Extracted text: Begin
Down at Must Farm in Cambridge, the archaeologists working on the 3,000-year-old bronze age settlement are experiencing the same thrill as their Ness of Brodgar counterparts. In its latest online diary entry there is an effusion: "Since the excavation began, almost every day has revealed new finds, discoveries and information about the late bronze age." Discoveries include textiles, boxes, wheels and axes - a 3,000-year-old late bronze age socketed axe with its haft still attached. The Must Farm settlement has one of the most complete bronze age assemblages ever discovered in Britain and it is giving us an unprecedented insight into the lives of the people there 3,000 years ago. 

Other recent discoveries

Dozens of the earliest texts ever found in Britain, written by the Romans, were found earlier this year. They were inscribed on wooden tablets and found buried in waterlogged ground near St Paul's Cathedral. The tablets give accounts of life in London in the earliest years of the city's existence.

In May this year the remains of a medieval chapel which King Arthur is thought to have visited were uncovered after being lost for 50 years. A dig at Beckery Chapel near Glastonbury is expected to date the buildings accurately: the trenches will then be filled in and the position of the chapel marked on the ground.

A Roman villa was found in April underneath a garden near Tisbury in Wiltshire. Historic England confirmed that a mosaic found was part of the floor of a grand villa built between AD175 and 220.

The tomb of Richard III was discovered on the site of the former Greyfriars Church in Leicester in September 2012. It is now a car park.
Extracted text: End
Task objective:
Answer these from the text on recent archaeological discoveries in Britain:
(a) What was still attached to the late bronze age socketed axe found at Must Farm?
(b) Where were the wooden tablets inscribed by the Romans found?
(c) Between which years was the villa near Tisbury built?
Given data: Begin
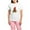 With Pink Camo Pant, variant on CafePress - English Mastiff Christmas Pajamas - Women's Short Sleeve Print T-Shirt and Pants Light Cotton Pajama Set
Given data: End
Answer to the problem:
(a) Its haft.
(b) Buried in waterlogged ground near St Paul's Cathedral.
(c) Between AD175 and 220.